Baby goat meat, 500 grams, bone in
1 medium size red onion, finely chopped
5-6 cloves of garlic, coarsely chopped
1 heaped tablespoon of chopped ginger
2 teaspoons turmeric powder
1 teaspoon cumin seeds
1 tablespoon coriander seeds
20-25 black peppercorns
About 10 dry red chillies
1 medium stick of cinnamon
2 + 2 black and green cardamoms
4-5 cloves
2 bay
2-3 tablespoons mustard oil
Salt

Coarsely pound together cumin, coriander, peppercorns, cinnamon, cardamoms and cloves.

Heat the oil in a pressure pan. Add the onions, bay and dry red chillies. Sauté on medium heat till the onions start turning a light brown. Now add the coarsely chopped ginger-garlic and crushed dry spices. Continue sautéing them on medium – low heat mixing them well with the onions. After about 5-7 minutes, add the meat pieces. Make sure there is no moisture in the meat. That way they will take a long time to brown and will also release water. We don’t want that.
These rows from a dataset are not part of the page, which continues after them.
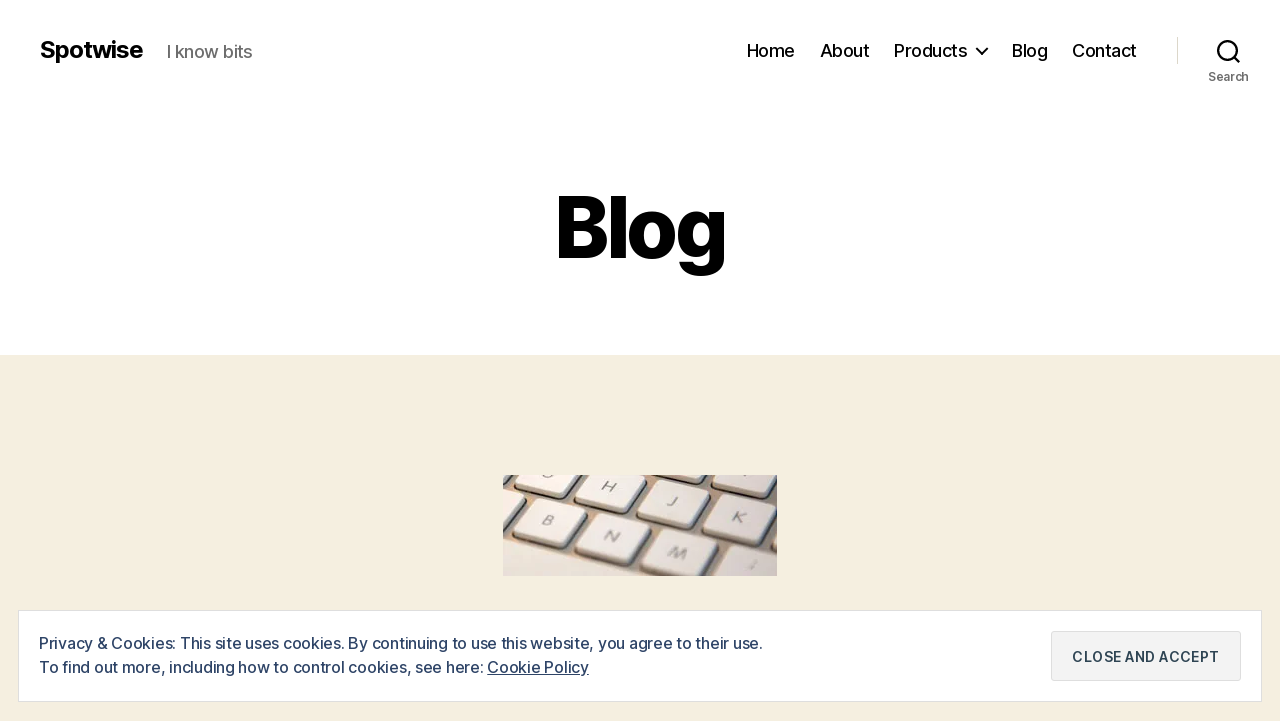

--- FILE ---
content_type: application/javascript
request_url: https://spotwise.com/wp-content/plugins/google-syntax-highlighter/Scripts/shBrushJScript.js
body_size: 1266
content:
dp.sh.Brushes.JScript = function()
{
	var keywords =	'abstract boolean break byte case catch char class const continue debugger ' +
					'default delete do double else enum export extends false final finally float ' +
					'for function goto if implements import in instanceof int interface long native ' +
					'new null package private protected public return short static super switch ' +
					'synchronized this throw throws transient true try typeof var void volatile while with';

	this.regexList = [
		{ regex: dp.sh.RegexLib.SingleLineCComments,				css: 'comment' },			// one line comments
		{ regex: dp.sh.RegexLib.MultiLineCComments,					css: 'comment' },			// multiline comments
		{ regex: dp.sh.RegexLib.DoubleQuotedString,					css: 'string' },			// double quoted strings
		{ regex: dp.sh.RegexLib.SingleQuotedString,					css: 'string' },			// single quoted strings
		{ regex: new RegExp('^\\s*#.*', 'gm'),						css: 'preprocessor' },		// preprocessor tags like #region and #endregion
		{ regex: new RegExp(this.GetKeywords(keywords), 'gm'),		css: 'keyword' }			// keywords
		];

	this.CssClass = 'dp-c';
}

dp.sh.Brushes.JScript.prototype	= new dp.sh.Highlighter();
dp.sh.Brushes.JScript.Aliases	= ['js', 'jscript', 'javascript'];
Give the meat about 15-20 minutes of medium-low heat to get a gorgeous brown color on it. Add the turmeric powder and salt mid-way of the frying process.

Once the meat looks nicely seared, add enough water to cover the pieces of meat. Pressure cook till meat is done. It took me four whistles to get my meat to become tender. The Khada Masala Mutton does not need any garnish. We don’t want to drown the natural aroma of the spices we have added. Serve with roti or parathas. Make sure you include lots of fresh salad to your meal too.